[Start EXTRACTED RECORDS]

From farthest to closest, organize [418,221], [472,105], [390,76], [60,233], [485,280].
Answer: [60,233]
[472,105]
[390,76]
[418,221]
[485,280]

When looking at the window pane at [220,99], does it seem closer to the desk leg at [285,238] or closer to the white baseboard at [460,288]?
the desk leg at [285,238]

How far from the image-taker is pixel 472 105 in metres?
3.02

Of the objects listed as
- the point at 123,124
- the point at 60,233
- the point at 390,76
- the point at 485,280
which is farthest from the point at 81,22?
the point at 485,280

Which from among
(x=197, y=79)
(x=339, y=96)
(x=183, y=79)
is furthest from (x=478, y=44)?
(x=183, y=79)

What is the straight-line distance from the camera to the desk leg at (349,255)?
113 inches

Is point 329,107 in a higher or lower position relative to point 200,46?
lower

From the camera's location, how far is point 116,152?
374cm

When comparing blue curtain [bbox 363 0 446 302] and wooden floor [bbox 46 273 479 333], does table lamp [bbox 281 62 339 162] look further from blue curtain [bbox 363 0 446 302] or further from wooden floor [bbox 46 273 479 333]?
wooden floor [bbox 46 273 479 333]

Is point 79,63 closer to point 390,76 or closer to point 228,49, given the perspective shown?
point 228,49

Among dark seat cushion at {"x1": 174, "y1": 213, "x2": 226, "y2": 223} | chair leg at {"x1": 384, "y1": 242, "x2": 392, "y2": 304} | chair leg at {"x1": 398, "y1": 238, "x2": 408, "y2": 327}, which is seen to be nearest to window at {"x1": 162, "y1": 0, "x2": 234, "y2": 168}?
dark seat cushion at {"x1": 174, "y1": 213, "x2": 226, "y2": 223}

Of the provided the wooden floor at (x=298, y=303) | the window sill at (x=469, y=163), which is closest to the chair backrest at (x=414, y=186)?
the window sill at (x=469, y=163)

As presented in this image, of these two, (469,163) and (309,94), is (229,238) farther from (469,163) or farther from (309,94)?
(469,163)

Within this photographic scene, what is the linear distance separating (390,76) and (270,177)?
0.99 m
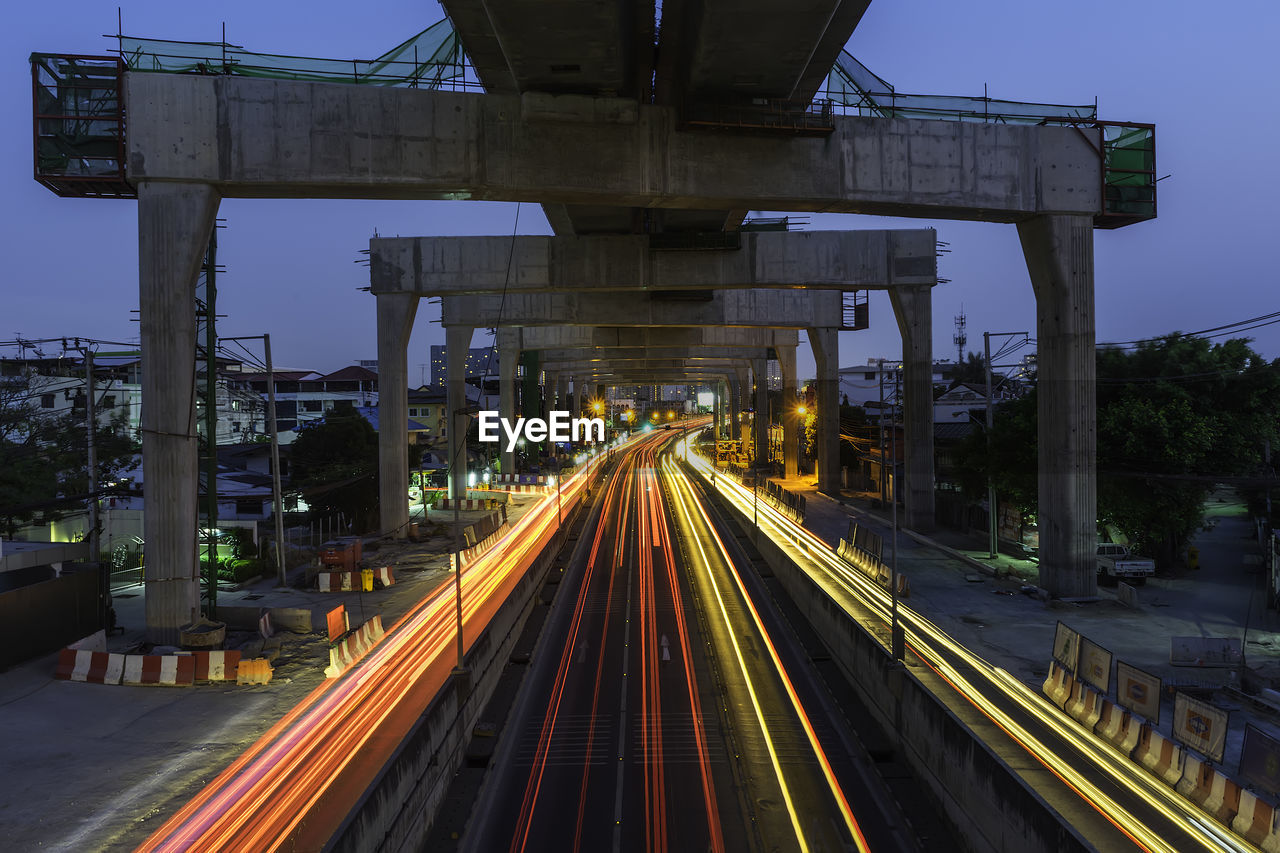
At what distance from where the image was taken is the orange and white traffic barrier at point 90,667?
62.8 ft

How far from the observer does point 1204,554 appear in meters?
34.3

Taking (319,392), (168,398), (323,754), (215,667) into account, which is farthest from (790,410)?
(319,392)

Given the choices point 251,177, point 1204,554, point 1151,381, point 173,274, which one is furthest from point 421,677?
point 1204,554

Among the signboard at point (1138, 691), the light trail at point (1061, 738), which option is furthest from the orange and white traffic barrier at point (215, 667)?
the signboard at point (1138, 691)

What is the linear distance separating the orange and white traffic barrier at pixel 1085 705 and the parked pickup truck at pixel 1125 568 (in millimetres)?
14952

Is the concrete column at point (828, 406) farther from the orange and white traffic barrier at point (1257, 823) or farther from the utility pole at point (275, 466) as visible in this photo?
the orange and white traffic barrier at point (1257, 823)

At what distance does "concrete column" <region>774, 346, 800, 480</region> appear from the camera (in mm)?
73750

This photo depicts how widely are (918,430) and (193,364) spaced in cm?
3237

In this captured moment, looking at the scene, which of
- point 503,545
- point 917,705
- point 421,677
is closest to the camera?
point 917,705

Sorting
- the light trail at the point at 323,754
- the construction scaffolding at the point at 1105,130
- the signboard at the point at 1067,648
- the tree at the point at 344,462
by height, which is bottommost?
the light trail at the point at 323,754

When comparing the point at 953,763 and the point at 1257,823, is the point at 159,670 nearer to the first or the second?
the point at 953,763

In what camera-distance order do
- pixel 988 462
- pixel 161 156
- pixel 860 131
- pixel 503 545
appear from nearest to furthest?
pixel 161 156, pixel 860 131, pixel 988 462, pixel 503 545

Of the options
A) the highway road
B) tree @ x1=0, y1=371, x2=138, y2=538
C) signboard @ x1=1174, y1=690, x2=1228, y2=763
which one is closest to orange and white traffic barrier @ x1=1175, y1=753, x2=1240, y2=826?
signboard @ x1=1174, y1=690, x2=1228, y2=763

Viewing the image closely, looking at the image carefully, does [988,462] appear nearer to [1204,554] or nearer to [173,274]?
[1204,554]
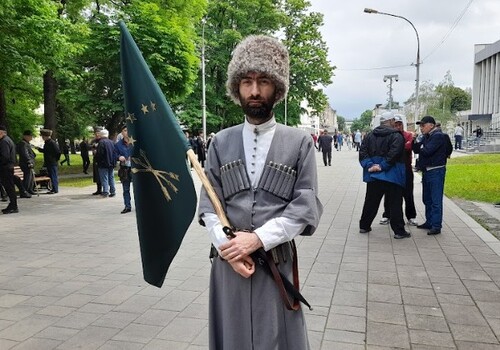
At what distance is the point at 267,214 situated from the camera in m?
2.19

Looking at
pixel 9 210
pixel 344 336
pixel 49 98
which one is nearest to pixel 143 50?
pixel 49 98

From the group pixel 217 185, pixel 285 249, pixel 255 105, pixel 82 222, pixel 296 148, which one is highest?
pixel 255 105

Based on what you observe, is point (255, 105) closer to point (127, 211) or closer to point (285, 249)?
point (285, 249)

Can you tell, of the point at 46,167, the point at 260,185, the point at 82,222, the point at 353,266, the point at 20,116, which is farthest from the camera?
the point at 20,116

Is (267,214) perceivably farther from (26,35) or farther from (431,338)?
(26,35)

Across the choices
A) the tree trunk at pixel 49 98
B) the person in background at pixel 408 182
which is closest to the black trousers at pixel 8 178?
the person in background at pixel 408 182

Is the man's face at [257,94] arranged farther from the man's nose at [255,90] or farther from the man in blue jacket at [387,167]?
the man in blue jacket at [387,167]

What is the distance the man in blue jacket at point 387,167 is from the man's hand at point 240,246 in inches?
211

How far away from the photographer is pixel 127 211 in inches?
399

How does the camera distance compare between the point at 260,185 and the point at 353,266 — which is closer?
the point at 260,185

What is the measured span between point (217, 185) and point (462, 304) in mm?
3319

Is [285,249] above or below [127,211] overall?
above

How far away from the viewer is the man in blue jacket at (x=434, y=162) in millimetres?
7270

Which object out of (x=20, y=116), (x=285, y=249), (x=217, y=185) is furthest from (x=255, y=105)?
(x=20, y=116)
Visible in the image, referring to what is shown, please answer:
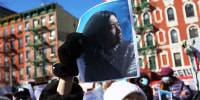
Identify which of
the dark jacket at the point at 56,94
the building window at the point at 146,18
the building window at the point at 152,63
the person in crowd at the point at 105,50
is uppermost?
the building window at the point at 146,18

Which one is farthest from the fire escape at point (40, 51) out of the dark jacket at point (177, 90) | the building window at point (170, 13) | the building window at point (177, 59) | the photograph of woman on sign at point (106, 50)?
the photograph of woman on sign at point (106, 50)

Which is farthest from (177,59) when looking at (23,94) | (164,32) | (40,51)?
(40,51)

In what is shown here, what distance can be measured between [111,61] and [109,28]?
0.28m

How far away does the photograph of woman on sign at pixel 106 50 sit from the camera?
5.03 ft

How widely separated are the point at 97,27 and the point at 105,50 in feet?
0.68

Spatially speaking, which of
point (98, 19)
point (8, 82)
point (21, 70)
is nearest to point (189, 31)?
point (98, 19)

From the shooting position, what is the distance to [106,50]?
5.24 ft

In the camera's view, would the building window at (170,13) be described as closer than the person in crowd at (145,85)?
No

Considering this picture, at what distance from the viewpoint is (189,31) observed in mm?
18625

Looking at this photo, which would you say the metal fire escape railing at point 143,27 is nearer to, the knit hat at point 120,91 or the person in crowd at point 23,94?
the person in crowd at point 23,94

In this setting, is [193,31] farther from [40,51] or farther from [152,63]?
[40,51]

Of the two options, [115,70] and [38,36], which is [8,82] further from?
[115,70]

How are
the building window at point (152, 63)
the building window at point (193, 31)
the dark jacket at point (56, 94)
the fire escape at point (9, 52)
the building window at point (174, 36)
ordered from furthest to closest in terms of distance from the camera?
the fire escape at point (9, 52), the building window at point (152, 63), the building window at point (174, 36), the building window at point (193, 31), the dark jacket at point (56, 94)

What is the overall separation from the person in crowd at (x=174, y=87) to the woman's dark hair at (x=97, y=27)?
2481 millimetres
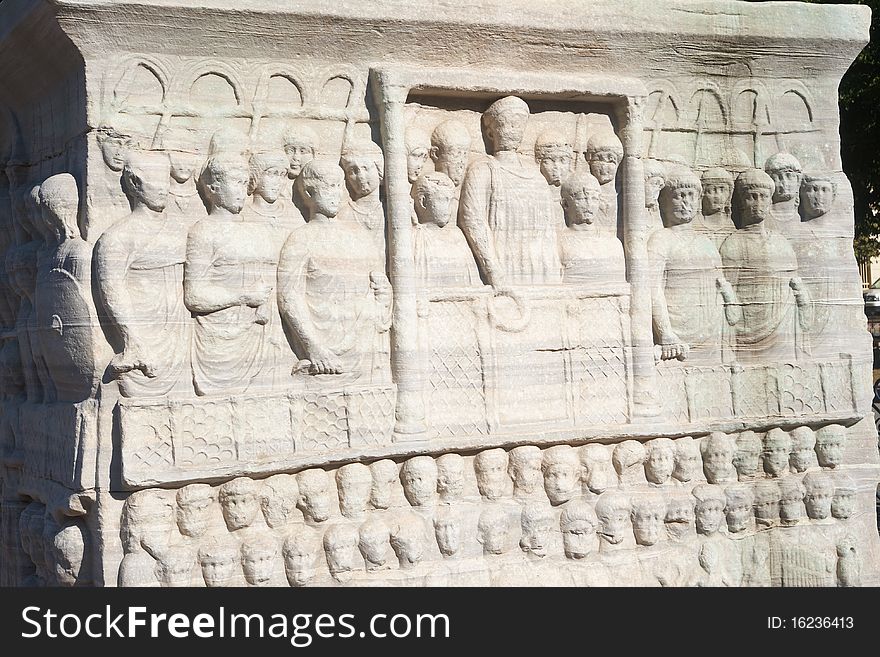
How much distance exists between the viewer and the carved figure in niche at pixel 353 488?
18.4ft

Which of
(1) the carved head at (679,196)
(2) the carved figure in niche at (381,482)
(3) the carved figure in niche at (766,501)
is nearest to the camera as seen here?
(2) the carved figure in niche at (381,482)

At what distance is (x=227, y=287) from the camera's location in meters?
5.39

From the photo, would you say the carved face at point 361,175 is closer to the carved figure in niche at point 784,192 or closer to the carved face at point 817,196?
the carved figure in niche at point 784,192

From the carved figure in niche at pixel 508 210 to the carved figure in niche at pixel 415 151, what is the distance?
0.29 m

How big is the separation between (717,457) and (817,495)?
0.74 metres

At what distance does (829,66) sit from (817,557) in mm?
3097

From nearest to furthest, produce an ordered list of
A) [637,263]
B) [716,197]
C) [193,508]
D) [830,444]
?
[193,508] < [637,263] < [716,197] < [830,444]

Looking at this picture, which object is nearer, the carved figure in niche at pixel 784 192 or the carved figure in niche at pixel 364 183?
the carved figure in niche at pixel 364 183

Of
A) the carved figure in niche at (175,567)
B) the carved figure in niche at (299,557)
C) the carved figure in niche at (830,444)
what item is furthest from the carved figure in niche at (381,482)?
the carved figure in niche at (830,444)

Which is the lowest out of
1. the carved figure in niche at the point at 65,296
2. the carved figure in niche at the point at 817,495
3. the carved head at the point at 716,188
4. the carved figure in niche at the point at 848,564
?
the carved figure in niche at the point at 848,564

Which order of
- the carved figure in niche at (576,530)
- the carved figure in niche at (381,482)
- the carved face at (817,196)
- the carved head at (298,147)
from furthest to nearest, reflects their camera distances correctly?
the carved face at (817,196) → the carved figure in niche at (576,530) → the carved figure in niche at (381,482) → the carved head at (298,147)

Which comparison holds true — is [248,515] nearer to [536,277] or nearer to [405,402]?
[405,402]

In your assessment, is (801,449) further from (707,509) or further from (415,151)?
(415,151)

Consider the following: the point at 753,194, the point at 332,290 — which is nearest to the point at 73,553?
the point at 332,290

[End EXTRACTED RECORDS]

» **WORK TO DO**:
Copy out everything from the line containing "Which is the lowest out of" down to the last line of the items above, keeping each character unchanged.

» **RESPONSE TO THIS EXERCISE**:
Which is the lowest out of
1. the carved figure in niche at the point at 65,296
2. the carved figure in niche at the point at 817,495
3. the carved head at the point at 716,188
4. the carved figure in niche at the point at 848,564
?
the carved figure in niche at the point at 848,564

Which order of
- the carved figure in niche at (576,530)
- the carved figure in niche at (381,482)
- the carved face at (817,196)
- the carved head at (298,147)
from furthest to nearest, reflects their camera distances correctly?
the carved face at (817,196) → the carved figure in niche at (576,530) → the carved figure in niche at (381,482) → the carved head at (298,147)

Which comparison holds true — is [248,515] nearer to [536,277] or nearer to [405,402]?
[405,402]

In your assessment, is (801,449) further from (707,509) or further from (415,151)?
(415,151)

Consider the following: the point at 753,194, the point at 332,290 — which is nearest to the point at 73,553?
the point at 332,290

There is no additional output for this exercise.